Built for advanced work
It’s important to be mindful of who this machine is actually for. It’s not for gamers, students, or your average office user. Rather, the Pro Max Plus, with its discrete NPU, is aimed at data scientists, AI engineers, and developers who need to run massive models offline, securely, and on the go.
At Dell Technologies World, the company demonstrated its new Pro AI Studio toolkit running on the device. It includes use cases like modifying code in a game engine with natural language and deploying fine-tuned models without touching the cloud.
There are apparent advantages here for high-security industries. Running sensitive data through a local model means no cloud leaks or latency risk.
This workstation is effectively an AI edge server you can throw in a backpack. That opens the door for field applications in defense, healthcare, manufacturing, or disaster response: Anywhere fast, private AI inference is needed on the edge.
Dell Pro Max Plus with Qualcomm AI 100 – Built for AI Power Users - YouTube
Looking under the hood
The Qualcomm AI 100 card is built on a 7nm process and uses two chips connected over PCIe. Each one offers 16 AI cores and 32GB of memory. Together, they act as a unified engine with enough bandwidth to handle some of the largest models available today.

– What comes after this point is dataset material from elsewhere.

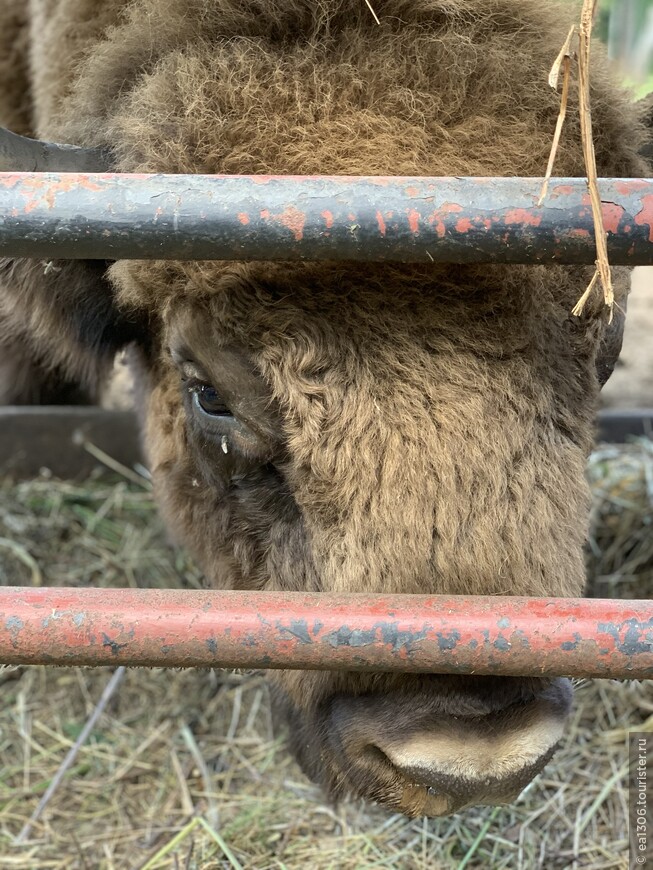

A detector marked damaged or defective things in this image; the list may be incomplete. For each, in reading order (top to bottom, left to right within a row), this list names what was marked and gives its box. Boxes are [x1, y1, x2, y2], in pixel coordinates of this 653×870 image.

rusty metal fence [0, 170, 648, 680]
peeling red paint [636, 193, 653, 242]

In terms of thermal management, the card is designed to operate under a 75W thermal design power, which is considerably more than typical NPUs found in consumer laptops (usually under 10W). That means Dell had to account for additional cooling and power delivery, but in return, you get server-class performance without a server.
Apple’s M3 and Intel Lunar Lake are both fabbed on advanced 3nm TSMC nodes, while Snapdragon X Elite and AMD Ryzen AI are built on 4nm. Qualcomm’s 7nm tech may be older, but it’s optimized for efficiency under sustained AI load.
Sure, it won’t render a Pixar movie, but it will run Llama 4 Scout locally… and that’s arguably a more impressive flex nowadays.
What does this all mean for workstation laptops?
The arrival of discrete NPUs in laptops like the Pro Max Plus marks a major inflection point in mobile computing. Michael Dell summed it up during the opening keynote of Dell Technologies World 2025: “Personal productivity is being reinvented by AI. We’re ready.”
Historically, workstation-class machines have revolved around GPUs, but PUs are general-purpose compute units that weren’t purpose-built for deep learning inference. With the Pro Max Plus, it’s clear Dell isn’t just ready: It’s pushing the workstation category into uncharted territory.
Dedicated NPUs, especially ones with large memory pools and optimized interconnects, change the game. They’re smaller, more power-efficient, and deliver far more performance per watt for AI-specific tasks.
This unlocks use cases previously restricted to datacenter servers or cloud instances for professionals building and deploying AI models.
Expect more vendors to follow suit. We’re already seeing Copilot+ PCs push integrated NPU performance, but Dell’s move hints at a future where premium workstations could offer GPU, NPU, or hybrid configurations.
If you're building the future of AI, your next workstation might not have a GPU. And with laptops like this, it might not need one.